Soon after, the compound was purified into salicylic acid, and for years it was prescribed for rheumatic fever and arthritis, though the cure was often worse than the disease: The acid was overwhelmingly bitter and irritated the stomach. Then in 1897, Felix Hoffman, a chemist with Bayer & Co., hit upon a way of tempering the corrosive effects of the compound without losing its benefits. By century’s end, his synthetic derivative—acetylsalicylic acid, or aspirin—was being sold in its modern-day form.

Prior to aspirin, pain relief often came in the form of heavy sedatives such as morphine. Mild, nonaddictive aspirin ushered in the era of nonsteroidal anti-inflammatory drugs, all of which inhibit an enzyme that produces hormonelike substances, called prostaglandins, that induce pain, inflammation and fever.

Ironically, aspirin likely would never have won FDA approval because it can cause stomach upset, ulcers and internal bleeding. Aspirin can also exacerbate such conditions as asthma and tinnitus and, in children, can trigger Reye’s syndrome, a rare disease that causes brain swelling. Yet despite these many side effects, aspirin is the most popular drug in the world (yearly output, if stacked, could stretch to the moon and back). That’s because it is much more than a painkiller: Most people who take it daily in the United States are seeking to reduce their risk of heart disease and stroke. And of the more than 25,000 scientific papers on aspirin published since its invention, some have reported results that hold promise for the treatment of such diseases as Parkinson’s and preeclampsia (pregnancy-induced hypertension).

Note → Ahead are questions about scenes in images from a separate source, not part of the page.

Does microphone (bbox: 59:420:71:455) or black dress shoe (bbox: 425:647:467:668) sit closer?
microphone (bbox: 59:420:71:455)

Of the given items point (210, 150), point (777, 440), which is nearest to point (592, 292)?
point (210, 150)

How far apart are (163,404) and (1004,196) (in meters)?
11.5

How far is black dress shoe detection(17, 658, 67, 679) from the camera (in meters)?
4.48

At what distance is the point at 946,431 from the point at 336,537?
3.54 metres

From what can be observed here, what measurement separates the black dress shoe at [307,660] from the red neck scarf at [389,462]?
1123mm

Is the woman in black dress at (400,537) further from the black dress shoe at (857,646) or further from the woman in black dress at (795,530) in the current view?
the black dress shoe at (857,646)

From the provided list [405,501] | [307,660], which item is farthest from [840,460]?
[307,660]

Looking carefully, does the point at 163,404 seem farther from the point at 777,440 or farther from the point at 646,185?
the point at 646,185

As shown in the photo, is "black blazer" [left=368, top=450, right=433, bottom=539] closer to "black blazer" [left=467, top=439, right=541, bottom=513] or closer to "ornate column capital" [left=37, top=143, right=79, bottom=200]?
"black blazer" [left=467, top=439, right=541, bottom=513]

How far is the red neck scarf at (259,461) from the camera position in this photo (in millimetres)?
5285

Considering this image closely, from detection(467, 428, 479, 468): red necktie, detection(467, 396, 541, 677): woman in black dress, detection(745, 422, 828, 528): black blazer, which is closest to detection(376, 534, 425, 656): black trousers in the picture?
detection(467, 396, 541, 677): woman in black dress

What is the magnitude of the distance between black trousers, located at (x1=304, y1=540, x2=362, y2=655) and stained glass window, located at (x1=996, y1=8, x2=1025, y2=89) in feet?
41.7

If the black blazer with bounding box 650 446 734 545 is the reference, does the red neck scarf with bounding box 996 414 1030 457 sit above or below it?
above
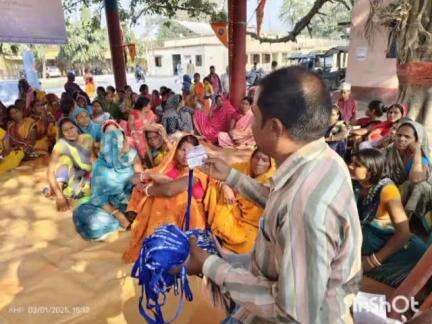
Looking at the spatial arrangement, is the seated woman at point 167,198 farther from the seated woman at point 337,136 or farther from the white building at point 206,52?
the white building at point 206,52

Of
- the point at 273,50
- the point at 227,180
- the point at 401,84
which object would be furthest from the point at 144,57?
the point at 227,180

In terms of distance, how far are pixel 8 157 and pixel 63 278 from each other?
3.70m

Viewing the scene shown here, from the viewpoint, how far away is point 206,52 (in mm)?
30250

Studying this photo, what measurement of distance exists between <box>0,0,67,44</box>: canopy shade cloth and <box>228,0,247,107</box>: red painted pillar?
3655 mm

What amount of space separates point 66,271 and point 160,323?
1.75 m

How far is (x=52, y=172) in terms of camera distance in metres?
3.97

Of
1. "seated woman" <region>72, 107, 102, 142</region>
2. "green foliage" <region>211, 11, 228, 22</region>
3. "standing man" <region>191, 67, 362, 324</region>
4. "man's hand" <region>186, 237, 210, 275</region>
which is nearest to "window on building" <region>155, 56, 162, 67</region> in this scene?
"green foliage" <region>211, 11, 228, 22</region>

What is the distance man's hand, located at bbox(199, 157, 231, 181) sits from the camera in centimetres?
160

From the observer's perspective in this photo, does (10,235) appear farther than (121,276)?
Yes

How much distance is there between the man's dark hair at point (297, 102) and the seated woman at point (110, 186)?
2755 mm

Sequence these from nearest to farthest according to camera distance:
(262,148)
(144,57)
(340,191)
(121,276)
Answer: (340,191) → (262,148) → (121,276) → (144,57)

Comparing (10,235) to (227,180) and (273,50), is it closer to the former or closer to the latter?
(227,180)

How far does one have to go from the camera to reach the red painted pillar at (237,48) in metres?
6.31

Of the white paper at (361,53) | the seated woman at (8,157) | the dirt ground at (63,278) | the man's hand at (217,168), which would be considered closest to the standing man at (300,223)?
the dirt ground at (63,278)
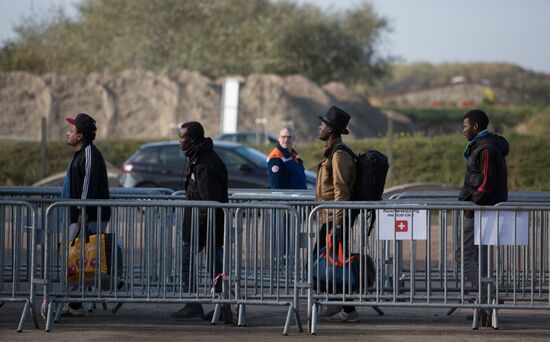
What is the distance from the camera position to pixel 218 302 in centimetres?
1000

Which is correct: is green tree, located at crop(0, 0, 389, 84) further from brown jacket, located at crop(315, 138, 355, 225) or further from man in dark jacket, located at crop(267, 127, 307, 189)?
brown jacket, located at crop(315, 138, 355, 225)

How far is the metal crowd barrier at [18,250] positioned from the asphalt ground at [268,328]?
10.1 inches

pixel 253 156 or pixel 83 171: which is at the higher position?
pixel 253 156

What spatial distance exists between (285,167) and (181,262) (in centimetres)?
359

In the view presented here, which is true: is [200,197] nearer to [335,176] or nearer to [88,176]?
[88,176]

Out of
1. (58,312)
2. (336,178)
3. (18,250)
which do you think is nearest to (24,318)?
(58,312)

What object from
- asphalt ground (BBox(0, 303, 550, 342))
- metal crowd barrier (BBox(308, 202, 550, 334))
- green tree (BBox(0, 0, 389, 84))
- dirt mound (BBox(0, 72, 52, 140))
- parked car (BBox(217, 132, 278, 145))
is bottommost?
asphalt ground (BBox(0, 303, 550, 342))

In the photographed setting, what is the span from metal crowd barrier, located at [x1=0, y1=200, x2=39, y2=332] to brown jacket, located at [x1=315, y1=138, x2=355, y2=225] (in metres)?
2.63

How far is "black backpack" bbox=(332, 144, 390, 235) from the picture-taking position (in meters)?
10.6

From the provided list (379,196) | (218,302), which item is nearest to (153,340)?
(218,302)

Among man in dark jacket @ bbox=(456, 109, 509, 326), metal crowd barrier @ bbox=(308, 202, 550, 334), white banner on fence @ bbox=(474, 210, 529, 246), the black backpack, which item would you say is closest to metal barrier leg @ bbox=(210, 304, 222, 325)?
metal crowd barrier @ bbox=(308, 202, 550, 334)

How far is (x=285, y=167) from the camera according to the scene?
44.9 ft

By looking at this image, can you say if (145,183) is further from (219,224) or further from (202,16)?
(202,16)

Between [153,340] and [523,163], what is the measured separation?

Research also suggests that aspirin reduces the risk of certain cancers, especially of the colon. But, warns Michael Thun, vice president of epidemiology and surveillance research at the American Cancer Society, the risk of internal bleeding will outweigh aspirin’s possible benefits until the treatment has been proved effective across many cancers. A number of studies are in the pipeline, however, and the search for a miracle drug may lead us right back to our own medicine cabinet.